▶ [指示 A]:
参照文で、2戦連続でポールポジションを獲得したドライバーは誰か。
▶ [指示 B]:
参照文の「2013年のF1世界選手権の」と「を受けてのスタートとなった。」の間を両端も含めて書き写し、その際「ポールポジション」を「予選1位」に入れ替えてください。
▶ [指示 C]:
参照文に名前が出てくるドライバーを、漏れなく書き出せ。

2013年のF1世界選手権の第5戦スペインGP。現地時間の12日(日)に注目の決勝レースが行われた。予選日同様に晴天に恵まれたカタルーニャ・サーキットには、この日も母国出身のフェルナンド・アロンソ(フェラーリ)を応援するファンが詰めかけ、グランドスタンドをはじめ各コーナーは満員となった。
ポールポジションは2戦連続でニコ・ロズベルグ。僚友のルイス・ハミルトンとともにメルセデスAMG勢が独占。それを3番手セバスチャン・ベッテル(レッドブル)、4番手キミ・ライコネン(ロータス)、5番手にアロンソと、チャンピオン経験者が包囲網を作るグリッド順。なおフェリペ・マッサ(フェラーリ)とエステバン・グティエレス(ザウバー)は予選中に他車のアタックを妨害したとして3グリッド降格ペナルティを受けてのスタートとなった。

▶ [利用可能データ]:
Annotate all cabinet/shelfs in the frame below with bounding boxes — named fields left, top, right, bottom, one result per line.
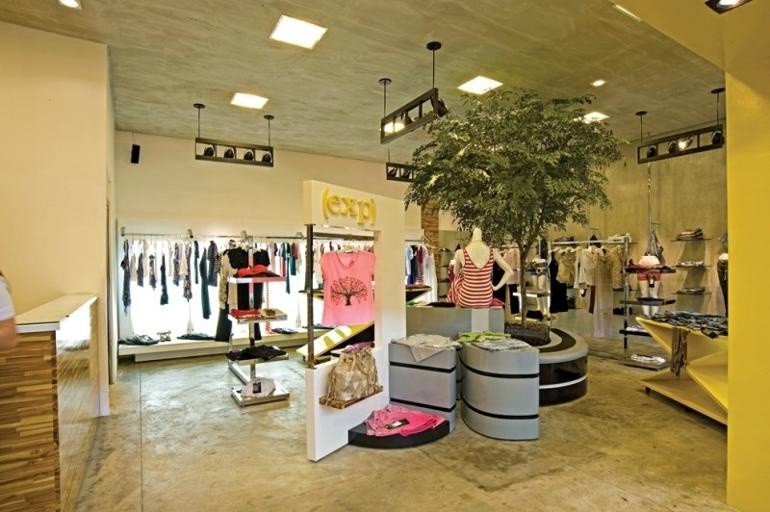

▶ [正解 A]:
ニコ・ロズベルグ

▶ [正解 B]:
2013年のF1世界選手権の第5戦スペインGP。現地時間の12日(日)に注目の決勝レースが行われた。予選日同様に晴天に恵まれたカタルーニャ・サーキットには、この日も母国出身のフェルナンド・アロンソ(フェラーリ)を応援するファンが詰めかけ、グランドスタンドをはじめ各コーナーは満員となった。
予選1位は2戦連続でニコ・ロズベルグ。僚友のルイス・ハミルトンとともにメルセデスAMG勢が独占。それを3番手セバスチャン・ベッテル(レッドブル)、4番手キミ・ライコネン(ロータス)、5番手にアロンソと、チャンピオン経験者が包囲網を作るグリッド順。なおフェリペ・マッサ(フェラーリ)とエステバン・グティエレス(ザウバー)は予選中に他車のアタックを妨害したとして3グリッド降格ペナルティを受けてのスタートとなった。

▶ [正解 C]:
フェルナンド・アロンソ、ニコ・ロズベルグ、ルイス・ハミルトン、セバスチャン・ベッテル、キミ・ライコネン、フェリペ・マッサ、エステバン・グティエレス